— Extract provided —

□ □ □

Like others said, the mites in the frog tank are not harmful. However if they are really dense to the point that they are spreading outside the tank it can be inconvenient (and kinda icky). If you want to reduce your mite population in the frog tank you could temporarily swap your terribilis out with other frogs that will eat the mites. Just about any Dendrobates (even big tinctorius), Ranitomeya or Oophaga will chow down on the mites until they are seemingly gone. (they wont get all of them though). The large Phyllobates typically ignore tiny prey. If you don't already have some of the other frogs, what a great excuse to get more, right?


----------



## JPccusa (Mar 10, 2009)

Mites in the frog vivs and isopod cultures are okay. In your flies and springtails cultures, not so much. They can be stressful on the snake if in large numbers. 
Here is a thread about controlling mites. http://www.dendroboard.com/forum/food-feeding/166570-diatomaceous-earth-de-mite-control.html
I think the snake would benefit from having DE sprinkled in its enclosure. Read up and make an informed decision.


----------



## Ed (Sep 19, 2004)

□ □ □

— List of tasks —
**a)** Which frog genera does the thread above about mites in frog tanks mention?
**b)** Carry on the thread above about mites in frog tanks from the point where it stops.
The lines after this have no connection to the mite thread.

□ □ □

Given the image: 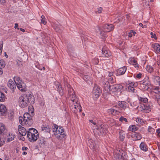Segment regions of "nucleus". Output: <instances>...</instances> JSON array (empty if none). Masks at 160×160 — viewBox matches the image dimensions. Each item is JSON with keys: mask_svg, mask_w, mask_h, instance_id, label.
Instances as JSON below:
<instances>
[{"mask_svg": "<svg viewBox=\"0 0 160 160\" xmlns=\"http://www.w3.org/2000/svg\"><path fill=\"white\" fill-rule=\"evenodd\" d=\"M18 102L20 107L24 108L28 106L29 102L31 104H33L34 103L35 99L32 95L30 94L27 95L22 94L19 98Z\"/></svg>", "mask_w": 160, "mask_h": 160, "instance_id": "1", "label": "nucleus"}, {"mask_svg": "<svg viewBox=\"0 0 160 160\" xmlns=\"http://www.w3.org/2000/svg\"><path fill=\"white\" fill-rule=\"evenodd\" d=\"M27 136L29 141L34 142L39 138V134L36 129L31 128L28 130Z\"/></svg>", "mask_w": 160, "mask_h": 160, "instance_id": "2", "label": "nucleus"}, {"mask_svg": "<svg viewBox=\"0 0 160 160\" xmlns=\"http://www.w3.org/2000/svg\"><path fill=\"white\" fill-rule=\"evenodd\" d=\"M67 87L68 88V98H70L71 101L72 103H76L78 101V98L76 97L75 94L74 92L73 89L71 88L70 85L68 84L67 85Z\"/></svg>", "mask_w": 160, "mask_h": 160, "instance_id": "3", "label": "nucleus"}, {"mask_svg": "<svg viewBox=\"0 0 160 160\" xmlns=\"http://www.w3.org/2000/svg\"><path fill=\"white\" fill-rule=\"evenodd\" d=\"M96 130L94 131L95 134H97L99 136L105 135L107 132V127L103 124H102L100 126H97Z\"/></svg>", "mask_w": 160, "mask_h": 160, "instance_id": "4", "label": "nucleus"}, {"mask_svg": "<svg viewBox=\"0 0 160 160\" xmlns=\"http://www.w3.org/2000/svg\"><path fill=\"white\" fill-rule=\"evenodd\" d=\"M101 92V90L99 87L97 85H95L92 91L93 98L95 99L98 98Z\"/></svg>", "mask_w": 160, "mask_h": 160, "instance_id": "5", "label": "nucleus"}, {"mask_svg": "<svg viewBox=\"0 0 160 160\" xmlns=\"http://www.w3.org/2000/svg\"><path fill=\"white\" fill-rule=\"evenodd\" d=\"M23 117L24 120L27 122V124H28V126H31L32 124L33 120L29 113L28 112L25 113L23 115Z\"/></svg>", "mask_w": 160, "mask_h": 160, "instance_id": "6", "label": "nucleus"}, {"mask_svg": "<svg viewBox=\"0 0 160 160\" xmlns=\"http://www.w3.org/2000/svg\"><path fill=\"white\" fill-rule=\"evenodd\" d=\"M122 88V86L117 84H115L111 86L109 91H111L112 92H119L120 91Z\"/></svg>", "mask_w": 160, "mask_h": 160, "instance_id": "7", "label": "nucleus"}, {"mask_svg": "<svg viewBox=\"0 0 160 160\" xmlns=\"http://www.w3.org/2000/svg\"><path fill=\"white\" fill-rule=\"evenodd\" d=\"M103 30L106 32H109L114 29V26L112 24H107L104 25L103 27Z\"/></svg>", "mask_w": 160, "mask_h": 160, "instance_id": "8", "label": "nucleus"}, {"mask_svg": "<svg viewBox=\"0 0 160 160\" xmlns=\"http://www.w3.org/2000/svg\"><path fill=\"white\" fill-rule=\"evenodd\" d=\"M38 144L40 147L44 146L46 144V139L42 137H41L38 138Z\"/></svg>", "mask_w": 160, "mask_h": 160, "instance_id": "9", "label": "nucleus"}, {"mask_svg": "<svg viewBox=\"0 0 160 160\" xmlns=\"http://www.w3.org/2000/svg\"><path fill=\"white\" fill-rule=\"evenodd\" d=\"M73 105V106L75 109L73 110L74 112L75 113H76L79 110V112H81L82 111V109L81 106L79 104V102H78V101L76 103L74 102V104L72 103Z\"/></svg>", "mask_w": 160, "mask_h": 160, "instance_id": "10", "label": "nucleus"}, {"mask_svg": "<svg viewBox=\"0 0 160 160\" xmlns=\"http://www.w3.org/2000/svg\"><path fill=\"white\" fill-rule=\"evenodd\" d=\"M18 130L20 134L23 136H25L27 132L26 129L21 125L18 126Z\"/></svg>", "mask_w": 160, "mask_h": 160, "instance_id": "11", "label": "nucleus"}, {"mask_svg": "<svg viewBox=\"0 0 160 160\" xmlns=\"http://www.w3.org/2000/svg\"><path fill=\"white\" fill-rule=\"evenodd\" d=\"M128 104L126 102L123 101H119L118 102V106L124 110L128 108Z\"/></svg>", "mask_w": 160, "mask_h": 160, "instance_id": "12", "label": "nucleus"}, {"mask_svg": "<svg viewBox=\"0 0 160 160\" xmlns=\"http://www.w3.org/2000/svg\"><path fill=\"white\" fill-rule=\"evenodd\" d=\"M127 68L125 66L119 68L117 70V75H120L124 74Z\"/></svg>", "mask_w": 160, "mask_h": 160, "instance_id": "13", "label": "nucleus"}, {"mask_svg": "<svg viewBox=\"0 0 160 160\" xmlns=\"http://www.w3.org/2000/svg\"><path fill=\"white\" fill-rule=\"evenodd\" d=\"M8 87L12 90L16 88V85L14 83L13 81L12 80H10L8 83Z\"/></svg>", "mask_w": 160, "mask_h": 160, "instance_id": "14", "label": "nucleus"}, {"mask_svg": "<svg viewBox=\"0 0 160 160\" xmlns=\"http://www.w3.org/2000/svg\"><path fill=\"white\" fill-rule=\"evenodd\" d=\"M17 87L19 89L22 91H25L26 90V85L23 82L19 85Z\"/></svg>", "mask_w": 160, "mask_h": 160, "instance_id": "15", "label": "nucleus"}, {"mask_svg": "<svg viewBox=\"0 0 160 160\" xmlns=\"http://www.w3.org/2000/svg\"><path fill=\"white\" fill-rule=\"evenodd\" d=\"M122 153L120 152V151L117 150L114 154V157L115 158L118 159H121L122 158V156L121 154Z\"/></svg>", "mask_w": 160, "mask_h": 160, "instance_id": "16", "label": "nucleus"}, {"mask_svg": "<svg viewBox=\"0 0 160 160\" xmlns=\"http://www.w3.org/2000/svg\"><path fill=\"white\" fill-rule=\"evenodd\" d=\"M102 52L103 57H108L111 56L110 52L108 51L105 50L103 48L102 49Z\"/></svg>", "mask_w": 160, "mask_h": 160, "instance_id": "17", "label": "nucleus"}, {"mask_svg": "<svg viewBox=\"0 0 160 160\" xmlns=\"http://www.w3.org/2000/svg\"><path fill=\"white\" fill-rule=\"evenodd\" d=\"M152 47L154 49V50L157 52H159L160 51V46L158 43L152 44Z\"/></svg>", "mask_w": 160, "mask_h": 160, "instance_id": "18", "label": "nucleus"}, {"mask_svg": "<svg viewBox=\"0 0 160 160\" xmlns=\"http://www.w3.org/2000/svg\"><path fill=\"white\" fill-rule=\"evenodd\" d=\"M56 87L58 89L57 91L59 92L60 95L62 96L63 95V90L60 84L58 82L56 84Z\"/></svg>", "mask_w": 160, "mask_h": 160, "instance_id": "19", "label": "nucleus"}, {"mask_svg": "<svg viewBox=\"0 0 160 160\" xmlns=\"http://www.w3.org/2000/svg\"><path fill=\"white\" fill-rule=\"evenodd\" d=\"M140 148L141 149L144 151L146 152L148 151V148L146 144L143 142H142L140 145Z\"/></svg>", "mask_w": 160, "mask_h": 160, "instance_id": "20", "label": "nucleus"}, {"mask_svg": "<svg viewBox=\"0 0 160 160\" xmlns=\"http://www.w3.org/2000/svg\"><path fill=\"white\" fill-rule=\"evenodd\" d=\"M53 27L54 29L57 32H59L62 29V27L60 25L55 23H53Z\"/></svg>", "mask_w": 160, "mask_h": 160, "instance_id": "21", "label": "nucleus"}, {"mask_svg": "<svg viewBox=\"0 0 160 160\" xmlns=\"http://www.w3.org/2000/svg\"><path fill=\"white\" fill-rule=\"evenodd\" d=\"M7 110L6 107L3 104L0 105V112L2 115L5 113Z\"/></svg>", "mask_w": 160, "mask_h": 160, "instance_id": "22", "label": "nucleus"}, {"mask_svg": "<svg viewBox=\"0 0 160 160\" xmlns=\"http://www.w3.org/2000/svg\"><path fill=\"white\" fill-rule=\"evenodd\" d=\"M14 81L17 85V87H18V86L21 83L23 82H22V80H20V78L17 77L14 78Z\"/></svg>", "mask_w": 160, "mask_h": 160, "instance_id": "23", "label": "nucleus"}, {"mask_svg": "<svg viewBox=\"0 0 160 160\" xmlns=\"http://www.w3.org/2000/svg\"><path fill=\"white\" fill-rule=\"evenodd\" d=\"M5 130V127L4 124L2 123H0V134L2 135Z\"/></svg>", "mask_w": 160, "mask_h": 160, "instance_id": "24", "label": "nucleus"}, {"mask_svg": "<svg viewBox=\"0 0 160 160\" xmlns=\"http://www.w3.org/2000/svg\"><path fill=\"white\" fill-rule=\"evenodd\" d=\"M142 84L146 86H148L151 85V83L149 81L148 77H147L144 79L142 82Z\"/></svg>", "mask_w": 160, "mask_h": 160, "instance_id": "25", "label": "nucleus"}, {"mask_svg": "<svg viewBox=\"0 0 160 160\" xmlns=\"http://www.w3.org/2000/svg\"><path fill=\"white\" fill-rule=\"evenodd\" d=\"M58 126L55 124H54L52 126V131L54 132V134L55 135L58 134Z\"/></svg>", "mask_w": 160, "mask_h": 160, "instance_id": "26", "label": "nucleus"}, {"mask_svg": "<svg viewBox=\"0 0 160 160\" xmlns=\"http://www.w3.org/2000/svg\"><path fill=\"white\" fill-rule=\"evenodd\" d=\"M24 117L22 116H20L19 118V121L22 125H23L24 124H25L28 126V124H27V122H26V120H24Z\"/></svg>", "mask_w": 160, "mask_h": 160, "instance_id": "27", "label": "nucleus"}, {"mask_svg": "<svg viewBox=\"0 0 160 160\" xmlns=\"http://www.w3.org/2000/svg\"><path fill=\"white\" fill-rule=\"evenodd\" d=\"M42 131L43 132L50 133V131L51 130V128H50L49 126H46L44 127H42Z\"/></svg>", "mask_w": 160, "mask_h": 160, "instance_id": "28", "label": "nucleus"}, {"mask_svg": "<svg viewBox=\"0 0 160 160\" xmlns=\"http://www.w3.org/2000/svg\"><path fill=\"white\" fill-rule=\"evenodd\" d=\"M111 86L108 82H106L104 85V89L108 92L109 91Z\"/></svg>", "mask_w": 160, "mask_h": 160, "instance_id": "29", "label": "nucleus"}, {"mask_svg": "<svg viewBox=\"0 0 160 160\" xmlns=\"http://www.w3.org/2000/svg\"><path fill=\"white\" fill-rule=\"evenodd\" d=\"M135 138V140H140L142 138L141 135L139 133H136L133 135Z\"/></svg>", "mask_w": 160, "mask_h": 160, "instance_id": "30", "label": "nucleus"}, {"mask_svg": "<svg viewBox=\"0 0 160 160\" xmlns=\"http://www.w3.org/2000/svg\"><path fill=\"white\" fill-rule=\"evenodd\" d=\"M83 79L88 83H89V81L91 82L92 80V78L90 77L87 75H85L83 77Z\"/></svg>", "mask_w": 160, "mask_h": 160, "instance_id": "31", "label": "nucleus"}, {"mask_svg": "<svg viewBox=\"0 0 160 160\" xmlns=\"http://www.w3.org/2000/svg\"><path fill=\"white\" fill-rule=\"evenodd\" d=\"M138 129V128L135 125H132L131 126H130L129 128V130L132 132L137 131Z\"/></svg>", "mask_w": 160, "mask_h": 160, "instance_id": "32", "label": "nucleus"}, {"mask_svg": "<svg viewBox=\"0 0 160 160\" xmlns=\"http://www.w3.org/2000/svg\"><path fill=\"white\" fill-rule=\"evenodd\" d=\"M15 135L12 134H9L8 136L7 142H9L11 141L14 139Z\"/></svg>", "mask_w": 160, "mask_h": 160, "instance_id": "33", "label": "nucleus"}, {"mask_svg": "<svg viewBox=\"0 0 160 160\" xmlns=\"http://www.w3.org/2000/svg\"><path fill=\"white\" fill-rule=\"evenodd\" d=\"M119 134L120 140L121 141H122L125 138V134L122 132H119Z\"/></svg>", "mask_w": 160, "mask_h": 160, "instance_id": "34", "label": "nucleus"}, {"mask_svg": "<svg viewBox=\"0 0 160 160\" xmlns=\"http://www.w3.org/2000/svg\"><path fill=\"white\" fill-rule=\"evenodd\" d=\"M6 98V97L4 94L2 92H0V101L1 102H4Z\"/></svg>", "mask_w": 160, "mask_h": 160, "instance_id": "35", "label": "nucleus"}, {"mask_svg": "<svg viewBox=\"0 0 160 160\" xmlns=\"http://www.w3.org/2000/svg\"><path fill=\"white\" fill-rule=\"evenodd\" d=\"M142 109L141 110H146L147 111L146 112H148L150 111L149 109V108L147 105H146L145 104H143L142 106Z\"/></svg>", "mask_w": 160, "mask_h": 160, "instance_id": "36", "label": "nucleus"}, {"mask_svg": "<svg viewBox=\"0 0 160 160\" xmlns=\"http://www.w3.org/2000/svg\"><path fill=\"white\" fill-rule=\"evenodd\" d=\"M136 121L139 124H143L144 123L143 120L139 118H136Z\"/></svg>", "mask_w": 160, "mask_h": 160, "instance_id": "37", "label": "nucleus"}, {"mask_svg": "<svg viewBox=\"0 0 160 160\" xmlns=\"http://www.w3.org/2000/svg\"><path fill=\"white\" fill-rule=\"evenodd\" d=\"M139 99L141 102L144 103H146L148 101V99L147 98H144L142 97H140L139 98Z\"/></svg>", "mask_w": 160, "mask_h": 160, "instance_id": "38", "label": "nucleus"}, {"mask_svg": "<svg viewBox=\"0 0 160 160\" xmlns=\"http://www.w3.org/2000/svg\"><path fill=\"white\" fill-rule=\"evenodd\" d=\"M60 134V135H64V131L62 128L60 127L59 129L58 130V134Z\"/></svg>", "mask_w": 160, "mask_h": 160, "instance_id": "39", "label": "nucleus"}, {"mask_svg": "<svg viewBox=\"0 0 160 160\" xmlns=\"http://www.w3.org/2000/svg\"><path fill=\"white\" fill-rule=\"evenodd\" d=\"M146 69L148 72H149L150 73H151L154 70L153 68L150 66H147L146 68Z\"/></svg>", "mask_w": 160, "mask_h": 160, "instance_id": "40", "label": "nucleus"}, {"mask_svg": "<svg viewBox=\"0 0 160 160\" xmlns=\"http://www.w3.org/2000/svg\"><path fill=\"white\" fill-rule=\"evenodd\" d=\"M67 49L68 52H71L74 50V48L71 44H68L67 46Z\"/></svg>", "mask_w": 160, "mask_h": 160, "instance_id": "41", "label": "nucleus"}, {"mask_svg": "<svg viewBox=\"0 0 160 160\" xmlns=\"http://www.w3.org/2000/svg\"><path fill=\"white\" fill-rule=\"evenodd\" d=\"M108 112L111 114H114V113L115 112V113H116L118 112V111L117 110H115L111 108L108 110Z\"/></svg>", "mask_w": 160, "mask_h": 160, "instance_id": "42", "label": "nucleus"}, {"mask_svg": "<svg viewBox=\"0 0 160 160\" xmlns=\"http://www.w3.org/2000/svg\"><path fill=\"white\" fill-rule=\"evenodd\" d=\"M123 18H116L114 19L113 21L114 22L116 23H118L120 21H123Z\"/></svg>", "mask_w": 160, "mask_h": 160, "instance_id": "43", "label": "nucleus"}, {"mask_svg": "<svg viewBox=\"0 0 160 160\" xmlns=\"http://www.w3.org/2000/svg\"><path fill=\"white\" fill-rule=\"evenodd\" d=\"M128 90L129 92H134L135 89L134 88V87L129 86L128 87Z\"/></svg>", "mask_w": 160, "mask_h": 160, "instance_id": "44", "label": "nucleus"}, {"mask_svg": "<svg viewBox=\"0 0 160 160\" xmlns=\"http://www.w3.org/2000/svg\"><path fill=\"white\" fill-rule=\"evenodd\" d=\"M0 65L3 68H4L5 65L4 61L2 59H0Z\"/></svg>", "mask_w": 160, "mask_h": 160, "instance_id": "45", "label": "nucleus"}, {"mask_svg": "<svg viewBox=\"0 0 160 160\" xmlns=\"http://www.w3.org/2000/svg\"><path fill=\"white\" fill-rule=\"evenodd\" d=\"M154 89L156 91L155 93H160V88L159 87H156Z\"/></svg>", "mask_w": 160, "mask_h": 160, "instance_id": "46", "label": "nucleus"}, {"mask_svg": "<svg viewBox=\"0 0 160 160\" xmlns=\"http://www.w3.org/2000/svg\"><path fill=\"white\" fill-rule=\"evenodd\" d=\"M119 121L121 122L125 121V122H128L127 119L123 117H121L119 118Z\"/></svg>", "mask_w": 160, "mask_h": 160, "instance_id": "47", "label": "nucleus"}, {"mask_svg": "<svg viewBox=\"0 0 160 160\" xmlns=\"http://www.w3.org/2000/svg\"><path fill=\"white\" fill-rule=\"evenodd\" d=\"M150 34L151 35V37L152 38H154L155 40L157 39V37L156 36L155 34H154L152 32H151Z\"/></svg>", "mask_w": 160, "mask_h": 160, "instance_id": "48", "label": "nucleus"}, {"mask_svg": "<svg viewBox=\"0 0 160 160\" xmlns=\"http://www.w3.org/2000/svg\"><path fill=\"white\" fill-rule=\"evenodd\" d=\"M95 30L96 32H100V31H101L100 28V27L98 26H97L96 27Z\"/></svg>", "mask_w": 160, "mask_h": 160, "instance_id": "49", "label": "nucleus"}, {"mask_svg": "<svg viewBox=\"0 0 160 160\" xmlns=\"http://www.w3.org/2000/svg\"><path fill=\"white\" fill-rule=\"evenodd\" d=\"M130 105L131 106L134 108H137L138 107L136 105V102H134L132 103H130Z\"/></svg>", "mask_w": 160, "mask_h": 160, "instance_id": "50", "label": "nucleus"}, {"mask_svg": "<svg viewBox=\"0 0 160 160\" xmlns=\"http://www.w3.org/2000/svg\"><path fill=\"white\" fill-rule=\"evenodd\" d=\"M98 10L96 11V13H100L102 12V8L101 7H99L98 8Z\"/></svg>", "mask_w": 160, "mask_h": 160, "instance_id": "51", "label": "nucleus"}, {"mask_svg": "<svg viewBox=\"0 0 160 160\" xmlns=\"http://www.w3.org/2000/svg\"><path fill=\"white\" fill-rule=\"evenodd\" d=\"M88 141H89V143H91V145H92L93 146V147H94V141L91 139H89L88 140Z\"/></svg>", "mask_w": 160, "mask_h": 160, "instance_id": "52", "label": "nucleus"}, {"mask_svg": "<svg viewBox=\"0 0 160 160\" xmlns=\"http://www.w3.org/2000/svg\"><path fill=\"white\" fill-rule=\"evenodd\" d=\"M128 87L129 86L133 87H135V84L132 82H131L129 83V84H128Z\"/></svg>", "mask_w": 160, "mask_h": 160, "instance_id": "53", "label": "nucleus"}, {"mask_svg": "<svg viewBox=\"0 0 160 160\" xmlns=\"http://www.w3.org/2000/svg\"><path fill=\"white\" fill-rule=\"evenodd\" d=\"M154 130V129L151 127L149 126L148 128V131L149 132H151Z\"/></svg>", "mask_w": 160, "mask_h": 160, "instance_id": "54", "label": "nucleus"}, {"mask_svg": "<svg viewBox=\"0 0 160 160\" xmlns=\"http://www.w3.org/2000/svg\"><path fill=\"white\" fill-rule=\"evenodd\" d=\"M156 98L157 102H159V101H160V96L159 95H157L156 96Z\"/></svg>", "mask_w": 160, "mask_h": 160, "instance_id": "55", "label": "nucleus"}, {"mask_svg": "<svg viewBox=\"0 0 160 160\" xmlns=\"http://www.w3.org/2000/svg\"><path fill=\"white\" fill-rule=\"evenodd\" d=\"M142 74L141 73H139L137 74L136 76L137 78H141Z\"/></svg>", "mask_w": 160, "mask_h": 160, "instance_id": "56", "label": "nucleus"}, {"mask_svg": "<svg viewBox=\"0 0 160 160\" xmlns=\"http://www.w3.org/2000/svg\"><path fill=\"white\" fill-rule=\"evenodd\" d=\"M41 23H43L44 25H45L46 23V22L44 19H41Z\"/></svg>", "mask_w": 160, "mask_h": 160, "instance_id": "57", "label": "nucleus"}, {"mask_svg": "<svg viewBox=\"0 0 160 160\" xmlns=\"http://www.w3.org/2000/svg\"><path fill=\"white\" fill-rule=\"evenodd\" d=\"M132 33L131 32V31H130V32L128 33V36L129 37H131L132 35Z\"/></svg>", "mask_w": 160, "mask_h": 160, "instance_id": "58", "label": "nucleus"}, {"mask_svg": "<svg viewBox=\"0 0 160 160\" xmlns=\"http://www.w3.org/2000/svg\"><path fill=\"white\" fill-rule=\"evenodd\" d=\"M18 24L17 23H15V24L14 28H17V29H19V28H18Z\"/></svg>", "mask_w": 160, "mask_h": 160, "instance_id": "59", "label": "nucleus"}, {"mask_svg": "<svg viewBox=\"0 0 160 160\" xmlns=\"http://www.w3.org/2000/svg\"><path fill=\"white\" fill-rule=\"evenodd\" d=\"M28 149V148L27 147H23L22 148V150L23 151H24V150H27Z\"/></svg>", "mask_w": 160, "mask_h": 160, "instance_id": "60", "label": "nucleus"}, {"mask_svg": "<svg viewBox=\"0 0 160 160\" xmlns=\"http://www.w3.org/2000/svg\"><path fill=\"white\" fill-rule=\"evenodd\" d=\"M157 132L158 134V135L160 136V129H158L157 130Z\"/></svg>", "mask_w": 160, "mask_h": 160, "instance_id": "61", "label": "nucleus"}, {"mask_svg": "<svg viewBox=\"0 0 160 160\" xmlns=\"http://www.w3.org/2000/svg\"><path fill=\"white\" fill-rule=\"evenodd\" d=\"M104 31H101L100 32V34L101 36H103L104 35Z\"/></svg>", "mask_w": 160, "mask_h": 160, "instance_id": "62", "label": "nucleus"}, {"mask_svg": "<svg viewBox=\"0 0 160 160\" xmlns=\"http://www.w3.org/2000/svg\"><path fill=\"white\" fill-rule=\"evenodd\" d=\"M139 25L140 26L142 27L143 28H144L146 27V26L145 25L143 26V24L142 23H139Z\"/></svg>", "mask_w": 160, "mask_h": 160, "instance_id": "63", "label": "nucleus"}, {"mask_svg": "<svg viewBox=\"0 0 160 160\" xmlns=\"http://www.w3.org/2000/svg\"><path fill=\"white\" fill-rule=\"evenodd\" d=\"M3 46V42L2 41H0V48H2Z\"/></svg>", "mask_w": 160, "mask_h": 160, "instance_id": "64", "label": "nucleus"}]
</instances>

□ □ □

— The results —
**a)** Dendrobates, Ranitomeya, Oophaga, Phyllobates

**b)**
If the mites in the snake cage are black when they are adults and you can smush some of the bloated ones and see that they have red in them, they are not in any way from the frogs or their food and are snake mites. You have to take rapid and appropriate action to get the infestation under control. Keep in mind that snakes mites not only lay their eggs in small crevices where they can be protected from contact with disinfectants but can potentially go on walkabout which lets them reinfest the reptiles. Keep in mind that snake mites can infest pretty much all reptiles so you have to pay attention to the entire collection. On occasion it is possible to carry them to you collection by handing infested animals at either a show, store or other hobbyist.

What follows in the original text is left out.